Había llegado el verano más temprano de lo esperado. Flores y plantas bien preparadas en almácigos e invernaderos se regocijaban con la convincente caricia del sol bien instalado por sobre los robles que bordeaban el jardín.

En él trabajaba Chandler, voluntarioso y eximio jardinero, preparando y tratando la tierra, podando, colocando injertos, retirando flores y plantas muertas, sustituyéndolas por otras y combatiendo plagas. Una actividad diaria exigente para contar con un jardín pleno de vida durante la mayor parte del año.

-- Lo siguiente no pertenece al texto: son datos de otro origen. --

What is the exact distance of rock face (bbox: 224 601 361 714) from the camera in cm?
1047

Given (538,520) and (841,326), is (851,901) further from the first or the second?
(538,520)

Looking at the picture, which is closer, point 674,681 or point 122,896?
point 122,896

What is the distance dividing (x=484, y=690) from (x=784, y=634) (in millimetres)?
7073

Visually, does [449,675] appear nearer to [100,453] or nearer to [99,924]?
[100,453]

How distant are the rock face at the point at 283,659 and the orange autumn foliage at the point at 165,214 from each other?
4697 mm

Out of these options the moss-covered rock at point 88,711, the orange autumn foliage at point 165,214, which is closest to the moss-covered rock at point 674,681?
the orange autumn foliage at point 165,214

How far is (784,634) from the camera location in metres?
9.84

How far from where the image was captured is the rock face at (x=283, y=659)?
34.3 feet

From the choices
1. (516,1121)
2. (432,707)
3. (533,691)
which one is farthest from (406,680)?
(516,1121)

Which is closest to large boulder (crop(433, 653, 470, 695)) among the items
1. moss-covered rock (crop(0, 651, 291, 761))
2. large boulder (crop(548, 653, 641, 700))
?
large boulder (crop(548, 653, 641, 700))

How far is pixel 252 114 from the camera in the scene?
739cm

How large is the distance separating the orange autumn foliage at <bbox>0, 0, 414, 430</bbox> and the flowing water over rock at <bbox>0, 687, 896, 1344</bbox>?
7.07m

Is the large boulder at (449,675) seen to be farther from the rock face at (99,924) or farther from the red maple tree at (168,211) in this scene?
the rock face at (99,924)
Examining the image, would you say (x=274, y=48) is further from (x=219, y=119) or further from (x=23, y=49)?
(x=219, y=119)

Julie supervisaba con devoción cada tarea en el viejo jardín de recreo, aunque en esas últimas semanas no podía desempeñar su auténtico talento con comodidad debido a que ya lucía un avanzado embarazo.

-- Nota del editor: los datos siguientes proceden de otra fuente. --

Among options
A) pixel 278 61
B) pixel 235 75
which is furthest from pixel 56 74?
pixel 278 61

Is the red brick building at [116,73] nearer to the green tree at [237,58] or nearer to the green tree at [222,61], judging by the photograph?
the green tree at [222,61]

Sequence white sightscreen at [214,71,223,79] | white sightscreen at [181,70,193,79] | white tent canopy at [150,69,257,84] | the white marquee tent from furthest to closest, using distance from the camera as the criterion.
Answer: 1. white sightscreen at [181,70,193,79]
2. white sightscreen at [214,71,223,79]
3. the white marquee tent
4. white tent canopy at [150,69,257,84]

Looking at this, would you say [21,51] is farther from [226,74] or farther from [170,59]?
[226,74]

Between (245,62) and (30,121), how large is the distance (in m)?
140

A un lado del jardín, alcanzada por dos senderos de piedras, una también cuidada alberca reflejaba, como en salpicones, la luz del mediodía cada vez que un haz incidía sobre la superficie entre los menudos espacios que dejaban las grandes y lobuladas hojas de las azucenas.

Pasando los robles se podía escuchar el traqueteo de carretas en la ruta a Narbona.

El barrio de St. Michel era parte de la campiña tolosana a pocos metros de la Porte du Château, principal entrada al sur del muro que rodeaba la urbe. Barrio de casas de campo con acceso rápido a la ciudad, libre del alboroto diario de una comunidad cada vez más numerosa.

Los niños jugaban cerca de un terraplén, fuente y destino de la renovación estacional de tierra del jardín. La ladera que daba hacia la casa estaba cubierta de una prolija gramínea lo que simulaba con exquisita delicadeza visual el propósito original del talud.

Desde su cima se podía divisar, a través de un claro entre los robles, la ruta a Narbona, la hilera de molinos hidrantes de los campos linderos, más allá Le Chantiers du Bois la popular costa este del Garona, el puerto Garand y hacia el sur, la torre del viejo convento de Les Recolets y una grata lejanía modificada, de tanto en tanto, por la distinción del tránsito de carretas y caminantes.

Julie se sentó en un banco ubicado en el centro del corredor posterior de la casa que ofrecía una vista panorámica de todo el parque.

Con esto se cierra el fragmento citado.